_Work instructions_
Reproduce word for word everything from the line containing "Given these options —" down to the last of the items in the data listing.

(Data listing)
-- -- --
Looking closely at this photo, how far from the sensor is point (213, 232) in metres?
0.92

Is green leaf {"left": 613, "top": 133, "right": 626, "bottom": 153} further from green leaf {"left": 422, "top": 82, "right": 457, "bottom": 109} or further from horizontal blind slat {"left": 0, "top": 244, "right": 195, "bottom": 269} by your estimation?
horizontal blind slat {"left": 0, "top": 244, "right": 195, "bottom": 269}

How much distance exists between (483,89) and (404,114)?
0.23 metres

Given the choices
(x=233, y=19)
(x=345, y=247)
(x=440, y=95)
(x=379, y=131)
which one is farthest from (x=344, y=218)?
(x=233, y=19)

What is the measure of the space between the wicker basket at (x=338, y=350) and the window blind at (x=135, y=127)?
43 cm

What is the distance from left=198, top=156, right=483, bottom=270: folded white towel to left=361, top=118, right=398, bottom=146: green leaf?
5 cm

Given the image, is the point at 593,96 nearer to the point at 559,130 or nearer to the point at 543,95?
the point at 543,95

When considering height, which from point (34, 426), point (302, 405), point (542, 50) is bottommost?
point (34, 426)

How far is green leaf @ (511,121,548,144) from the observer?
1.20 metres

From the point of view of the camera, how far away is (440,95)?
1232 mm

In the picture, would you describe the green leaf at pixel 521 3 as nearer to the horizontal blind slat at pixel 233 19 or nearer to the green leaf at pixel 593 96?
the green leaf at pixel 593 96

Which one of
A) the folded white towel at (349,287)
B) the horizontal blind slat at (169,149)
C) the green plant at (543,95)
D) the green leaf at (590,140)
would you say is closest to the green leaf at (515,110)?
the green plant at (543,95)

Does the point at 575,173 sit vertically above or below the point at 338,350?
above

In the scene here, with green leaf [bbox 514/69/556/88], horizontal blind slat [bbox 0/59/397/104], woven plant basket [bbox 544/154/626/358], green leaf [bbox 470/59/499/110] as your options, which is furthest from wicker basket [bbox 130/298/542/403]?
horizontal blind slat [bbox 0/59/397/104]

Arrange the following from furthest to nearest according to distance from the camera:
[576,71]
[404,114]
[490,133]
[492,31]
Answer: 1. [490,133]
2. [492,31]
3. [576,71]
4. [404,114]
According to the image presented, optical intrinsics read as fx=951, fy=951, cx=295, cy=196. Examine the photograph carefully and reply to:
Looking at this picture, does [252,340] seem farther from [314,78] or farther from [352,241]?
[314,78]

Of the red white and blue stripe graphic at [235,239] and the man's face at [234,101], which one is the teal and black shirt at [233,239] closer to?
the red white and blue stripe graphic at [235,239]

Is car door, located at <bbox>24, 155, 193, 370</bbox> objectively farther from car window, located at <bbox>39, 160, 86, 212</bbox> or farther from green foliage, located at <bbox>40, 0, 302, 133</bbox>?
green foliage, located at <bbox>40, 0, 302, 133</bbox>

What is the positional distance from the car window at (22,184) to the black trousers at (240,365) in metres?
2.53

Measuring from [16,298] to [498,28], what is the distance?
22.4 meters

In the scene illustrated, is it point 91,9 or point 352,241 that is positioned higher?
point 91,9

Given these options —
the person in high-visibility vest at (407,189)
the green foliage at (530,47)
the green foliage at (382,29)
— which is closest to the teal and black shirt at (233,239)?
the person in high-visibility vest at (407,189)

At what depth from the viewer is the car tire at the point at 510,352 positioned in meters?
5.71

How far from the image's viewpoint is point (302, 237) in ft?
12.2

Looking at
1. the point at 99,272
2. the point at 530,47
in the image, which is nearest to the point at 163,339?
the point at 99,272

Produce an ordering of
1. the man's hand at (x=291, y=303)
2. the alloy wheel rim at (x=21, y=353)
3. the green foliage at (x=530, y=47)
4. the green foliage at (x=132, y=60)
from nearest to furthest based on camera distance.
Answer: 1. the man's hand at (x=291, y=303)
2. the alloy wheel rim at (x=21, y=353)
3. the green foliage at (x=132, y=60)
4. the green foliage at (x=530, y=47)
-- -- --
_Result of this exercise_
Given these options —
the person in high-visibility vest at (407,189)
the green foliage at (530,47)
the green foliage at (382,29)
— which is closest to the teal and black shirt at (233,239)?
the person in high-visibility vest at (407,189)

At what depth from the viewer is the car tire at the point at 510,352 positioned in meters?
5.71

How far from the image's viewpoint is point (302, 237) in ft?
12.2

Looking at
1. the point at 99,272
2. the point at 530,47
in the image, which is nearest to the point at 163,339?
the point at 99,272

Produce an ordering of
1. the man's hand at (x=291, y=303)
2. the alloy wheel rim at (x=21, y=353)
3. the green foliage at (x=530, y=47)
4. the green foliage at (x=132, y=60)
from nearest to furthest based on camera distance.
Answer: 1. the man's hand at (x=291, y=303)
2. the alloy wheel rim at (x=21, y=353)
3. the green foliage at (x=132, y=60)
4. the green foliage at (x=530, y=47)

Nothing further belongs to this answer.